There's so much richness to this book that I find it difficult to summarize. At the outset the authors highlight a simple truth: that no agriculturally-based civilization can exist unless farmers produce more than they can eat, there is a means of distribution of that surplus, and there is a way to store the surplus until it can be consumed. They argue that civilizations have always developed and thrived on fertile soil during periods of stable weather, but that they create the conditions for their eventual collapse by creating farming systems that wrongly assume those conditions to be immutable. Eventually, soil fertility is destroyed, the weather changes, farming systems fail, and civilization collapses.
The book begins in modern China in order to show us our civilization at its height of of both agricultural achievement and hubris. We learn of the astounding scale of the Three Gorges Dam and of efforts to develop rice varieties that can thrive in an ozone-choked future. Later we're introduced to Francesco Carletti, a 17th century trader about to embark on a years-long trading voyage around the world. Carletti, who kept detailed journals about his travels, becomes our window on the complexity of a global food system and the vulnerabilities it possesses as we proceed through chapters that focus on the various elements crucial to food systems: trading, storage, water, fertile soil, monocultures, and so on. By the end of the book the authors have highlighted the bleak reality that we have made gigantic leaps of faith about a food system that is incredibly fragile.

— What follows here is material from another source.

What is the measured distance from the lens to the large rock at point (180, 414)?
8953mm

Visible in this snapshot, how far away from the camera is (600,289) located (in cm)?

Blah, blah, blah, there's lots of books like that, you say. True. But few are so well-written and researched. After having invested a lot of time in reading about agriculture, I still find it difficult to grasp what's going on in the global food system as a whole. This book does that exceptionally well.
And this book doesn't represent the untenable view that the world could be saved if only we abandoned synthetic fertilizers and totally embraced small-scale, organic farming. Too often I hear advocates of organic farming arguing that we can both have our cake and eat it: that we can feed six or eight or nine billion people without synthetic fertilizers and monocultures, and without a significant decline in the lifestyle to which the world's inhabitants have become accustomed. The authors don't believe so, and neither do I. They point out that 40 percent of the world's people rely on protein created by synthetic nitrogen, and that without oil three billion people would go hungry from the loss of fertilizers. It's not that a world can't feed itself without fossil fuels and synthetic fertilizers, but it sure can't feed 6 billion people.
The authors aren't apocalyptic in their view. But they do create the metaphor of civilizations' progress as a pendulum that eventually reaches an arc before inevitably heading back in the other direction. And they believe ours is reaching its apex, as all past civilizations did. To prolong that inevitability, we will need to change our assumptions about food production. To stay on our current path will only hasten the coming regression.